Zitierter Text:

Einblicke in den Unterricht 2021/2022

KW 36 - Bericht vom 9. September: Von Sandstein und Mineralwasser

Standortkunde mit Martin von Mackensen: Das heißt rauf auf die Fahrräder, hinüber über die Jungviehweide, unter dem Zaun hindurch, eine kleine Schräge im Wald hinunter und schon stehen wir inmitten eines alten Steinbruchs, in dem ursprünglich auch die Steine für die Gebäude des Dottenfelderhofes abgebaut wurden. Vor uns tritt nun der Sandstein, welcher mehrere hundert Meter tief reicht, aus dem Erdreich hervor. Die in unserem Blickfeld liegenden, ungefähr 5 cm dicken Schichten, weisen in etwa 20 % Schräglage auf. Nach einer geschwinden Fingerprobe, sowie der Nutzung unseres Gebisses, erfahren wir es genau: Es handelt sich um ein Ton-Sandstein-Konglomerat.

Im Anschluss an den Steinbruch klettern wir wieder über den Zaun auf die Jungviehweide. Mittels einer Spatenprobe ermitteln wir, dass der Boden hier sehr flachgründig ist. Bereits nach ca. 15 cm trifft der Spaten auf den gelben Sandstein - zum Glück ist nur der Bereich direkt um den Steinbruch derartig gestaltet. Zudem finden wir einen scharfen Hahnenfuß, welcher die Theorie des eher sauren, kalkarmen Gesteins als Zeigerpflanze bestätigt.

Als Abschluss unserer Unterrichtseinheit radeln wir zum Römerbrunnen an der Nidda, wo 1929/30 ein 287 Meter tiefer Brunnen gebohrt wurde. Aus diesem strömt noch heute stark eisen- und kalkhaltiges Wasser hervor. „Das schmeckt ja wie Nasenbluten“, so das Ergebnis einer Wasser-Degustation durch den Winzers V.. Warum besitzt dieses Wasser eine derartige Kraft? Warum sprudelt es so stark? Grund hierfür ist der hohe Gehalt an Kohlenstoffdioxid in tiefer liegenden Erdschichten.
Es bleibt zu klären, welche Art von Auswirkungen auf uns und unsere Umwelt dieser menschliche Eingriff von vor knapp 100 Jahren wohl haben mag?

Vorliegende Einträge:
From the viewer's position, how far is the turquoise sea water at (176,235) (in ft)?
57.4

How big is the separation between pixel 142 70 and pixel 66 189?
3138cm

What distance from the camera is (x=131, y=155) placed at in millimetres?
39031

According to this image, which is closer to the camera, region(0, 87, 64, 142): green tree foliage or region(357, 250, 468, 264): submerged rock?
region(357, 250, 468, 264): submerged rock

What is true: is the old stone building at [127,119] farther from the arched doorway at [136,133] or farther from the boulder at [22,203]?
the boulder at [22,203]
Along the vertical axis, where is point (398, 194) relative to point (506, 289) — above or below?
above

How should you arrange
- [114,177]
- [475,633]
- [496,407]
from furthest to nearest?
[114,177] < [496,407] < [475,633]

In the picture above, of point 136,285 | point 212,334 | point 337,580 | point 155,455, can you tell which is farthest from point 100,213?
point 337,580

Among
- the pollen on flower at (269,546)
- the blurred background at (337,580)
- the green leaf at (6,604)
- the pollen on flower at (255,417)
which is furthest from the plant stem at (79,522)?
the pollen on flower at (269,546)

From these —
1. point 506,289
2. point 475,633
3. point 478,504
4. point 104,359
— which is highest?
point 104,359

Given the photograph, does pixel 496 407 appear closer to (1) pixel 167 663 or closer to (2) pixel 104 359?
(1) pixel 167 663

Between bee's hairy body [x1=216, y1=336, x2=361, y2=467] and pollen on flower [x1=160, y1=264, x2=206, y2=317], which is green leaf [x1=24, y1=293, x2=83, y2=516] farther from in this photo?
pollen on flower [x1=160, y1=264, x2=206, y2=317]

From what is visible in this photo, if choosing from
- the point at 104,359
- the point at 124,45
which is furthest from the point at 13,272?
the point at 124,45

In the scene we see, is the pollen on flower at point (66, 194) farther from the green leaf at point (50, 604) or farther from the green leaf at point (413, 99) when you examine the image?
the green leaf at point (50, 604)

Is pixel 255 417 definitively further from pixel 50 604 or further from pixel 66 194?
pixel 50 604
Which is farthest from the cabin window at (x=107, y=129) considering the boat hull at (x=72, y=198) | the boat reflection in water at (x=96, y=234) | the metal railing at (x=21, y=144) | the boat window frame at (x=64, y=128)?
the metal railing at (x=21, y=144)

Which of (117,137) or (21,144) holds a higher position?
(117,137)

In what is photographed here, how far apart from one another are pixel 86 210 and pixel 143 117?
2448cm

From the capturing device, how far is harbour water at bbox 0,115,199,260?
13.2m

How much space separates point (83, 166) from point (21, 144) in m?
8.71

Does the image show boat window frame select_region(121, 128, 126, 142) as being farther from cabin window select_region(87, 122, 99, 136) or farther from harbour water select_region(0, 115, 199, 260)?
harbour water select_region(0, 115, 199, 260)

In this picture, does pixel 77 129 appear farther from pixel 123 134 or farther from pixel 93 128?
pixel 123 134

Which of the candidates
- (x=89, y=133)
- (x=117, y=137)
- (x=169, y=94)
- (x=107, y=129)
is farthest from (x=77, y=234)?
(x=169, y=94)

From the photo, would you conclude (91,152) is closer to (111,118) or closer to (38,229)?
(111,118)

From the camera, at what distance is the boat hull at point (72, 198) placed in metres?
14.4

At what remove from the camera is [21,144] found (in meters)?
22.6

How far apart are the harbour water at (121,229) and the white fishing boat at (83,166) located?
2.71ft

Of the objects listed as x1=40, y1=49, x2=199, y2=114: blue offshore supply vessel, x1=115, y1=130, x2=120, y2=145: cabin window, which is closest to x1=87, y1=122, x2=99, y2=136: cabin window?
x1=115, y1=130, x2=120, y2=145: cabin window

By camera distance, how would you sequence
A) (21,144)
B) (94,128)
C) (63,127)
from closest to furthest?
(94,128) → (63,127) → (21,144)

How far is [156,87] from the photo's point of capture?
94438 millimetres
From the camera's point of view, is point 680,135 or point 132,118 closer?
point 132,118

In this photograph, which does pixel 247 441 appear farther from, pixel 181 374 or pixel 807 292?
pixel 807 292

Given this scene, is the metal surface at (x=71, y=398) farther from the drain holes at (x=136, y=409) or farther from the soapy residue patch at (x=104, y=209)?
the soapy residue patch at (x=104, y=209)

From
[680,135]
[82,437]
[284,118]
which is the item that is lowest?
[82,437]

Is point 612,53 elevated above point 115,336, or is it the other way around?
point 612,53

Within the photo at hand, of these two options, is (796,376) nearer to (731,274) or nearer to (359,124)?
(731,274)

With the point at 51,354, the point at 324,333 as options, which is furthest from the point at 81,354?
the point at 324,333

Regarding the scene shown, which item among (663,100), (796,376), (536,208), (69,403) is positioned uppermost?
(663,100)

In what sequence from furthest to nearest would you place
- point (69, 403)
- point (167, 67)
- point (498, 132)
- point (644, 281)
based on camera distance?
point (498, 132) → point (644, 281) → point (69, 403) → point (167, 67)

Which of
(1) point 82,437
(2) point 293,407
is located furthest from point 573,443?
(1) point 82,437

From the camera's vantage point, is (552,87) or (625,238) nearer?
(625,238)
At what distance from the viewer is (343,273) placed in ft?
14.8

Aufgaben:
1. Wie tief ist laut dem Bericht der Brunnen, der 1929/30 am Römerbrunnen an der Nidda gebohrt wurde?
2. Wähle jede Zeile der Einträge aus, in der das Wort „railing“ vorkommt.

Lösungen:
1. 287 Meter.

2.
Which is farthest from the cabin window at (x=107, y=129) considering the boat hull at (x=72, y=198) | the boat reflection in water at (x=96, y=234) | the metal railing at (x=21, y=144) | the boat window frame at (x=64, y=128)?
the metal railing at (x=21, y=144)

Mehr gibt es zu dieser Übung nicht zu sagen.